The specific circumstances are:
I. Mutual access to the domain and subdomain: http://www.aa.com/and book.aa.com
Ii. Mutual access to this domain and other domains: http://www.aa.com/and http://www.bb.com/with IFRAME
Iii. Mutual access to this domain and other domains: http://www.aa.com/and http://www.bb.com/XMLHttpRequest Access Proxies
Iv. Mutual access to this domain and other domains: http://www.aa.com/and http://www.bb.com/Create dynamic scripts with JS
Today the main discussion of the 4th solution, this and the last difference is that the request is to use the <script> tag, this requirement is two domains are you to develop the line. The principle is JS file injection, in the domain within a to generate a JS tag, its SRC point to the request of another domain of a page b,b return data, you can directly return JS code. Because the SRC attribute of the script can be cross-domain.

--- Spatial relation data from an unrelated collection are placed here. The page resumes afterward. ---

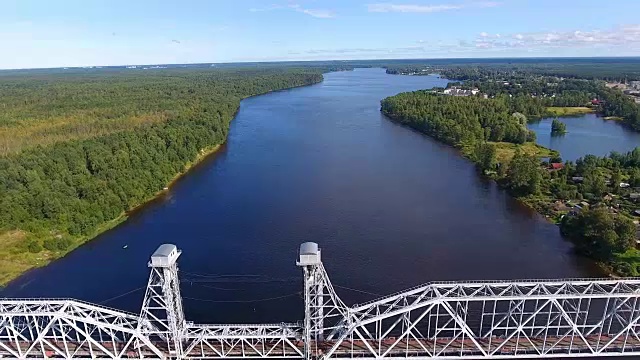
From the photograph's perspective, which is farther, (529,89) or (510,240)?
(529,89)

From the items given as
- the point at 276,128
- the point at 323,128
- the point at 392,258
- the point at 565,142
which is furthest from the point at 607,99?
the point at 392,258

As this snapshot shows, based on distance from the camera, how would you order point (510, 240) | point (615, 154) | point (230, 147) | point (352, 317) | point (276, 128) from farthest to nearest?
point (276, 128)
point (230, 147)
point (615, 154)
point (510, 240)
point (352, 317)

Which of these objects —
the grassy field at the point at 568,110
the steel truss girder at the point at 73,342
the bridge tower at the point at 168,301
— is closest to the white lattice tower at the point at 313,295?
the bridge tower at the point at 168,301

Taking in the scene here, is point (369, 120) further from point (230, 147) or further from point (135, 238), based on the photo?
point (135, 238)

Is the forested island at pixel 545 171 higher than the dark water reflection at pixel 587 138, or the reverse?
the forested island at pixel 545 171

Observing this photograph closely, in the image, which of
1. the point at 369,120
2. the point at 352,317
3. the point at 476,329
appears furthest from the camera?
the point at 369,120

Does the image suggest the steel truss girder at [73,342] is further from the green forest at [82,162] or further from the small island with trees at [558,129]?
the small island with trees at [558,129]

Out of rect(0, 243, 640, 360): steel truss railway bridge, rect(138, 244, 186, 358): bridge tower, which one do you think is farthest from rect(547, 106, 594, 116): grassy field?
rect(138, 244, 186, 358): bridge tower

Here we need to use the Jquery.getscript (URL, callback) method, the URL is the URL of the script file, the callback function is called after the script resource has been loaded and evaluated.
First create a JS file in bb.com, test.js
Copy Code code as follows:
var ojb = {msg: ' JS cross domain request succeeded '};
Then use $.getscript to load the Test.js script on the aa.com page
Copy Code code as follows:
$ (function () {
$.getscript (' Http://www.bb.com/test.js ', function () {
if (OJB) {
alert (obj.msg);
}
});
});
The greatest benefit of using the $.getscript function is the assurance that the callback function will be invoked after the script has finished loading.
Personally feel this method is simpler than using proxies and IFRAME.